En el día de hoy el diario La Nación escribe una editorial en la cual ataca a la formación juvenil La Cámpora lamentando que no se trate de una verdadera formación revolucionaria, lamentando que no cumplan ese rol asignado de ser los nuevos montoneros. Como si latiera aquella vieja frase de que para toda pelea hacen falta dos.
Así está la cosa, aquellos que acusaron durante años al kirchnerismo de hacer setentismo, hoy comprenden que aquel solo pretendió reescribir la Historia, pero no volverla a vivir. Y nuestra derecha reaccionaria en cambio sí desea volver a aquellos setenta, porque toda vez que las urnas no parecen ser el camino, en aquel pasado sí existían alternativas.

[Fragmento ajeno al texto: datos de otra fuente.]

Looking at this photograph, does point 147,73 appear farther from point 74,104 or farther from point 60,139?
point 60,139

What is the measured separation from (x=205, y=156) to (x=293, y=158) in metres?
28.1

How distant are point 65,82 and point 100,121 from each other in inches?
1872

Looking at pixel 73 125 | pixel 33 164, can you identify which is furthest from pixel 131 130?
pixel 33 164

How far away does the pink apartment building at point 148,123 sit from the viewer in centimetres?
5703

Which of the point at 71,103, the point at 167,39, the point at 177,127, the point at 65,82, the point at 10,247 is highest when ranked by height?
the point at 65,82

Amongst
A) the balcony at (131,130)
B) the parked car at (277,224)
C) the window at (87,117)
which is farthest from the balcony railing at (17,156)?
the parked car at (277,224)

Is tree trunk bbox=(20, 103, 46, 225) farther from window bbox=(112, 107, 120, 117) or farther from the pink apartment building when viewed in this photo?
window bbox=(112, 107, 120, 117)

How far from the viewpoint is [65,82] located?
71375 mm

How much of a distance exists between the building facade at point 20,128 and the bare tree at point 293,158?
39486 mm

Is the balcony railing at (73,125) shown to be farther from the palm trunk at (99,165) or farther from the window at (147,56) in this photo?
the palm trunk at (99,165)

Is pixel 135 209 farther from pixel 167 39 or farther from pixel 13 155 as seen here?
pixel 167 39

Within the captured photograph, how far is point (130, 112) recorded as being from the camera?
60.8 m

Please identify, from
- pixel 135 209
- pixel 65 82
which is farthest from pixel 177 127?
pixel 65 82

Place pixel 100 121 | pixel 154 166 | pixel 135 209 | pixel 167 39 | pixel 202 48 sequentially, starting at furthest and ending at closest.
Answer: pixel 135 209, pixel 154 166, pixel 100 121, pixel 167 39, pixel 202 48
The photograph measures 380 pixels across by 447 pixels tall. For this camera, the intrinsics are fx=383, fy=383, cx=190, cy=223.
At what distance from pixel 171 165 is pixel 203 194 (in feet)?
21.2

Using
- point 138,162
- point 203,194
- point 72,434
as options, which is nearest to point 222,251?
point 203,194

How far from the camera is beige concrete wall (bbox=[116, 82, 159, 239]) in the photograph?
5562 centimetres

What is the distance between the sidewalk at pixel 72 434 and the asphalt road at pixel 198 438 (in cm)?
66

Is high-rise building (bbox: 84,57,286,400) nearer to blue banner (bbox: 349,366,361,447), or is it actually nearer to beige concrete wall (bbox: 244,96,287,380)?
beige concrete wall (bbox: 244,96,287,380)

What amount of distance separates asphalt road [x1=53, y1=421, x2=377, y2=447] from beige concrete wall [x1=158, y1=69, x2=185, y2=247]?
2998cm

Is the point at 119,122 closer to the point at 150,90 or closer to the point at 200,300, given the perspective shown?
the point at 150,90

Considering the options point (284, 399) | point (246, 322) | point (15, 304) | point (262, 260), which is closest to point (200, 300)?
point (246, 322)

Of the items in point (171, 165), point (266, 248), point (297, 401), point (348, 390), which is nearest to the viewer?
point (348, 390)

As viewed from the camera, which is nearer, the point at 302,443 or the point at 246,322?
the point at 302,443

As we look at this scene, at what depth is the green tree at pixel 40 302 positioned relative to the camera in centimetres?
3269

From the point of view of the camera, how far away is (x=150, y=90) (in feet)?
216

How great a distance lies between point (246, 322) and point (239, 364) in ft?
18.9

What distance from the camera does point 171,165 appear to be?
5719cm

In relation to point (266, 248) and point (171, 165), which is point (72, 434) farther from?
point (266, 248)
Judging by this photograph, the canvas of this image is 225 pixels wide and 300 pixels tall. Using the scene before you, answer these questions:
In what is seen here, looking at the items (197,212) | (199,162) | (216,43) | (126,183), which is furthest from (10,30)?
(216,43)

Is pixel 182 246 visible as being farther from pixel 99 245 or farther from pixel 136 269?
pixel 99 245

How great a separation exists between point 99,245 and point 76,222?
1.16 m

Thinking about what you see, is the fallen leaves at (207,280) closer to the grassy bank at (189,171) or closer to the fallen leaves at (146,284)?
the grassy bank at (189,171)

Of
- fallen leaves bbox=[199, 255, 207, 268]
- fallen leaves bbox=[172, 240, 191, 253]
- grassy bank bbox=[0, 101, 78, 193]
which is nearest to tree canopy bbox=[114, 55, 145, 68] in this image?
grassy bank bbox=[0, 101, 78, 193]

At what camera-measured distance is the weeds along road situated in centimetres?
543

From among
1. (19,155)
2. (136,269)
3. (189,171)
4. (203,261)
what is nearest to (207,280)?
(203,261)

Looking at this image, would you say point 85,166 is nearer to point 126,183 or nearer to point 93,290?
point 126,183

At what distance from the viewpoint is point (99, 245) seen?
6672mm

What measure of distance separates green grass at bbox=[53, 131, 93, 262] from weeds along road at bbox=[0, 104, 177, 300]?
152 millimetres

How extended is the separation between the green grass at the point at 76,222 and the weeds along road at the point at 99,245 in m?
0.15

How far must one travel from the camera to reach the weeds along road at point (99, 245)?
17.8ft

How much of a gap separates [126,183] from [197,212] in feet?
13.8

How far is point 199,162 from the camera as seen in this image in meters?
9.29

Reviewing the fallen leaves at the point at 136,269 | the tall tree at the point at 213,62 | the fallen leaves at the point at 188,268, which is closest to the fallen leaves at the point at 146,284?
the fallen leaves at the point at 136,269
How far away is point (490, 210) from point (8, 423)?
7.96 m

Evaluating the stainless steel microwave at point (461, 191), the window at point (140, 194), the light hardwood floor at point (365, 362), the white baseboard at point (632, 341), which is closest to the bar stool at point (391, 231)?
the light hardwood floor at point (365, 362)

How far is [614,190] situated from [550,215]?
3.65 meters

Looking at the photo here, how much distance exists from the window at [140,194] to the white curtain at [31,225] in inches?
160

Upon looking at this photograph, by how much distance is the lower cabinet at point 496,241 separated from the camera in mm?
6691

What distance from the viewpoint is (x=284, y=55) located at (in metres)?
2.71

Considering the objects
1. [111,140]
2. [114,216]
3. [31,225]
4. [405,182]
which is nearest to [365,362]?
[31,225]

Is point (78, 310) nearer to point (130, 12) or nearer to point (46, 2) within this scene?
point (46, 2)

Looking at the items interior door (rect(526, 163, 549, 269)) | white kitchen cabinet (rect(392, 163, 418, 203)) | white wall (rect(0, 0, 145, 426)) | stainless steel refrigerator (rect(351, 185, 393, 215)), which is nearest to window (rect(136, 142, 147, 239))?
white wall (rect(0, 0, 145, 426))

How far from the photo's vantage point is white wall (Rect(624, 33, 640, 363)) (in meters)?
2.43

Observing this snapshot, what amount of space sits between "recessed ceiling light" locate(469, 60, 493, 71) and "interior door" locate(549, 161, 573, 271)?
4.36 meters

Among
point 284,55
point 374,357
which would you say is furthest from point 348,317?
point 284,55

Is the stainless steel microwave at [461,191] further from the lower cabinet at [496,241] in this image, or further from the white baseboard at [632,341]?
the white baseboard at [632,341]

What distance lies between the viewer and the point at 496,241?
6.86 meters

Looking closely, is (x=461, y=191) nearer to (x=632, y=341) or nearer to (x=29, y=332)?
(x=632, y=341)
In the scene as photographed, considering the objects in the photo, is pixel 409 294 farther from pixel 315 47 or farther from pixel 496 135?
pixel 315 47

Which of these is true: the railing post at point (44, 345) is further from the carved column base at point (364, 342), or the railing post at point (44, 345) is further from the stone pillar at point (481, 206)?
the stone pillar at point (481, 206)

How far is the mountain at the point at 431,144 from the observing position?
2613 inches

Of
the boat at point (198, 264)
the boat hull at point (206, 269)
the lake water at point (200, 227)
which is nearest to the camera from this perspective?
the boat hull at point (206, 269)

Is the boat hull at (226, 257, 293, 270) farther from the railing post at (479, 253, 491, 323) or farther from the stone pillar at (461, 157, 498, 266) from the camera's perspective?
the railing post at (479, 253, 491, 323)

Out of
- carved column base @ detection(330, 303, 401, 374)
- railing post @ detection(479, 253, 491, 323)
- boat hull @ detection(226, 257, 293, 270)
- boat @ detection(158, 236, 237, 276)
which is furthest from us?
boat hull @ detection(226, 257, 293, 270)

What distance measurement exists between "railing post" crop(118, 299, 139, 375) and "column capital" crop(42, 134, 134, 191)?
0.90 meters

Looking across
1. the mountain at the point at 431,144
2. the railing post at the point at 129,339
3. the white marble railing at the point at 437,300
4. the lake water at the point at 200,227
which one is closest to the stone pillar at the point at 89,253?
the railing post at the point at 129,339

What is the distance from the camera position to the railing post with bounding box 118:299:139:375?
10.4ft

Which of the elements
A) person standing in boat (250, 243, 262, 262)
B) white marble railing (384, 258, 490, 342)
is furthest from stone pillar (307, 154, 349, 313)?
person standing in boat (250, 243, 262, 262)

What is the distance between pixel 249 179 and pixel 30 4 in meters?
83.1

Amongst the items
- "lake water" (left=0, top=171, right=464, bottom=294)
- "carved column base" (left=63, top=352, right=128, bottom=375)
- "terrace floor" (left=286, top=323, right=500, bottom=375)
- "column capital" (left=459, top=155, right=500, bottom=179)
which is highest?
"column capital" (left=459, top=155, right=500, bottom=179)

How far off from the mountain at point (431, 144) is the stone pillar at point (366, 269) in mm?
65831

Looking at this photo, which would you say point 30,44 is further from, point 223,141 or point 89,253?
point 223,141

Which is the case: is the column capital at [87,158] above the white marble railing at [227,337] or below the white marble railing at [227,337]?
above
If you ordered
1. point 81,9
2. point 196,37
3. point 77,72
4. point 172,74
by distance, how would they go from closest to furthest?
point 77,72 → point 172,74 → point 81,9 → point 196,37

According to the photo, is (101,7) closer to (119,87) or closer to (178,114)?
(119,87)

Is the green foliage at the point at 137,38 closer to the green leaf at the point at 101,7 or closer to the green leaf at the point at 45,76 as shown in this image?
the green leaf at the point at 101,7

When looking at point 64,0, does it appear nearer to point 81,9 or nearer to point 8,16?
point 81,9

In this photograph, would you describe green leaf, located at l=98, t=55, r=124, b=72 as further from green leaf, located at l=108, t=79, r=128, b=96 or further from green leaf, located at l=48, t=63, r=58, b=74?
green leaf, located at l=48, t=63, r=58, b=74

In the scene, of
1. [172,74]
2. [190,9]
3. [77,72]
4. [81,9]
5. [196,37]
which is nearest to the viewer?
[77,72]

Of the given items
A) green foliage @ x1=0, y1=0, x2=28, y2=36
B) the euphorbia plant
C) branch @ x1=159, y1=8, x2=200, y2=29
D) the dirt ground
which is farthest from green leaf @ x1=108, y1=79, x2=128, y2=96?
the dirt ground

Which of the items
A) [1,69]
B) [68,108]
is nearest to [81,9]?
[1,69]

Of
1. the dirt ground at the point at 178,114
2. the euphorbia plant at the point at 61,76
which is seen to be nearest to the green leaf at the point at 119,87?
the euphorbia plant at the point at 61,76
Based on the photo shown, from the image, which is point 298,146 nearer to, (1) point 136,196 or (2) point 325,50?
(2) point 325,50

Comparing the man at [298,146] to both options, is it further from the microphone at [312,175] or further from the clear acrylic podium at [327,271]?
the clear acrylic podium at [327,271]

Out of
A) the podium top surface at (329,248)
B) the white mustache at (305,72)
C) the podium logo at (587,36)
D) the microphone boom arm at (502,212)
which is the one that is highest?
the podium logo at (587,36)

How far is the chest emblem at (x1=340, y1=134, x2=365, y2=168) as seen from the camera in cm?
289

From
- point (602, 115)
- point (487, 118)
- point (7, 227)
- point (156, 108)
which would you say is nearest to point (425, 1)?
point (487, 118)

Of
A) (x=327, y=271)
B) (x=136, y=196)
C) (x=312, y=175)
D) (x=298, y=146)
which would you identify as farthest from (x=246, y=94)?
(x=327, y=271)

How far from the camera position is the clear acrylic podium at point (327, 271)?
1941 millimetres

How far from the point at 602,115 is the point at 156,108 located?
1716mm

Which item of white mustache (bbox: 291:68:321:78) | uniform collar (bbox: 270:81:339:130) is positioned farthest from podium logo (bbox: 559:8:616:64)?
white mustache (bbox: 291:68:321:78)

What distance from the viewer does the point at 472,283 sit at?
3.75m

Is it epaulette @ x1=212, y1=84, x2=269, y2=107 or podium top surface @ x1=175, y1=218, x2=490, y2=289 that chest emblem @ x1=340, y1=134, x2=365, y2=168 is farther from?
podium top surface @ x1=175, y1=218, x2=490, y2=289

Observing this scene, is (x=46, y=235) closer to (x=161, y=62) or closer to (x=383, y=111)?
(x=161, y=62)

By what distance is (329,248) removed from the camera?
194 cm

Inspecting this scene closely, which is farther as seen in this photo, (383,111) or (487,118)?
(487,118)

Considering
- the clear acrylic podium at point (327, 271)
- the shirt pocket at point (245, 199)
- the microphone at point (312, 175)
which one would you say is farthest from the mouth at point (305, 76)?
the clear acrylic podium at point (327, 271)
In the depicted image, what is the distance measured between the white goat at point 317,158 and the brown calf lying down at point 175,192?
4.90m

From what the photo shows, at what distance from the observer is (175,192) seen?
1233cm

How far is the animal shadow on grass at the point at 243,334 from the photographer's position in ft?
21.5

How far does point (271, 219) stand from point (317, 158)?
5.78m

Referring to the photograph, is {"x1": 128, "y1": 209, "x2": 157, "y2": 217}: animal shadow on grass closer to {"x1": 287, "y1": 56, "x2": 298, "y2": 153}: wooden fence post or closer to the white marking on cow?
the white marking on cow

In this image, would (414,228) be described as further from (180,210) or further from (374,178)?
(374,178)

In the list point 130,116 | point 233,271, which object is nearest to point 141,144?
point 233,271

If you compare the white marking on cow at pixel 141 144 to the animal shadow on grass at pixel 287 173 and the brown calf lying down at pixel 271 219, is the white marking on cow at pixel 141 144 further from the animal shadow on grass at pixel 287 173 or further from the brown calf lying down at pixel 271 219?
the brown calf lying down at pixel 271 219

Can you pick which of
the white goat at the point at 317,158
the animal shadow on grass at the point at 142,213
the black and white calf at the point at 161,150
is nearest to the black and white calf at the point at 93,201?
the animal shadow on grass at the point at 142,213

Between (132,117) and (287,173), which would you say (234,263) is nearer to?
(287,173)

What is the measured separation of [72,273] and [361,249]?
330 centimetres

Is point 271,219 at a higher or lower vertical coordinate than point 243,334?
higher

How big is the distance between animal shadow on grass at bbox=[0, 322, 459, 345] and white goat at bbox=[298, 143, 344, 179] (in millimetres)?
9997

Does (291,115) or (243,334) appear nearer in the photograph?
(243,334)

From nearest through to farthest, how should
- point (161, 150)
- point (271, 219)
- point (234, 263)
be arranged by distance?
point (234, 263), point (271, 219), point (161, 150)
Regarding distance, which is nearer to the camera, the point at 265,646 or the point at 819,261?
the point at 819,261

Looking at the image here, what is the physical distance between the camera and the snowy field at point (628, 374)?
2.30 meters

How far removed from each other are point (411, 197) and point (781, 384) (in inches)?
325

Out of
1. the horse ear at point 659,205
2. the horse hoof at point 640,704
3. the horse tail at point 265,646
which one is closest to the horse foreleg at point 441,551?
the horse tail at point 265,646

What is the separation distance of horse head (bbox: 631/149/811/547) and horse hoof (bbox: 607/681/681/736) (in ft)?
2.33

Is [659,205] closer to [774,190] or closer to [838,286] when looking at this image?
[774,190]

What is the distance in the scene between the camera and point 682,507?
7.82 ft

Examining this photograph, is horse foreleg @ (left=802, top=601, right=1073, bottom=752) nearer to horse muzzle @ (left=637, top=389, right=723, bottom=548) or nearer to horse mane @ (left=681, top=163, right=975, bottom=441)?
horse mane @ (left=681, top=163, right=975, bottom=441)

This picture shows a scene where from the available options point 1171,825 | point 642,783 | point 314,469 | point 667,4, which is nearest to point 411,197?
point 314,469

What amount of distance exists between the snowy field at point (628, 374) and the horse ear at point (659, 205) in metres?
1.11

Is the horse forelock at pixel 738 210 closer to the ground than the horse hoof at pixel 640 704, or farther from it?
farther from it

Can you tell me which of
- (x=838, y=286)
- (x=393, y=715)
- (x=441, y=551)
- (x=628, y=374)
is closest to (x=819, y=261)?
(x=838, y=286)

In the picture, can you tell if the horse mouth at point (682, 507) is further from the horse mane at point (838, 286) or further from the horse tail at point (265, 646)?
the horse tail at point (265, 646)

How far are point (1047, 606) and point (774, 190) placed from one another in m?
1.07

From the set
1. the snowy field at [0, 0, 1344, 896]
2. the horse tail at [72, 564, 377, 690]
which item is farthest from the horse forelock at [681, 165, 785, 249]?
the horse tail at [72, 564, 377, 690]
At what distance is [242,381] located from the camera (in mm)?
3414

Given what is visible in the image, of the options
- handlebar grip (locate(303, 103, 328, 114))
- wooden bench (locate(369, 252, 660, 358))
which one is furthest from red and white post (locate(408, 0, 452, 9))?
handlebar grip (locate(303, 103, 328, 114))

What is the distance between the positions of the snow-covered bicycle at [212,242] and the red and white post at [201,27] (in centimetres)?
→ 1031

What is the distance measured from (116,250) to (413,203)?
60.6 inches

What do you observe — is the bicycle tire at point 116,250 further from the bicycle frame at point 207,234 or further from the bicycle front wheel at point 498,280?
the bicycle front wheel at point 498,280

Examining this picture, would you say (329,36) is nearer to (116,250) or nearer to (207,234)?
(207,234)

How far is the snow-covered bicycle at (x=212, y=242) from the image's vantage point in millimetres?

Si esta Cristina con poder no desea ser aquella pobre Isabel, si Moyano no está dispuesto a convertirse en el Lorenzo Miguel que rompa la escena, si Anibal Fernandez no pretende asumir las ropas de monje negro y La Campora gusta más de las subsecretarías y las manifestaciones juveniles que de las armas, en el escenario del teatro de unos 70 renovados solo quedan roles disponibles para la oligarquía anacrónica, la prensa ultramontana, la oposición política complaciente con el poder económico, la Iglesia Católica de siempre y el periodismo servil… se lamenta sin embargo la ausencia del brazo armado de toda esta construcción, el poder militar, aquello que se fue con la historia.
La gran diferencia entre aquellos 70 y esta farsa de pasado devenido en presente es que en el inevitable desarrollo del proceso histórico quedó en el camino la habitual herramienta de las minorías reaccionarias argentinas para acceder al poder, y hoy solo queda el camino de las urnas. Y es esta y no otra la realidad que incomoda, la que se intenta negar, la que ante la evidencia de la impotencia política se intenta sustituir por una triste farsa.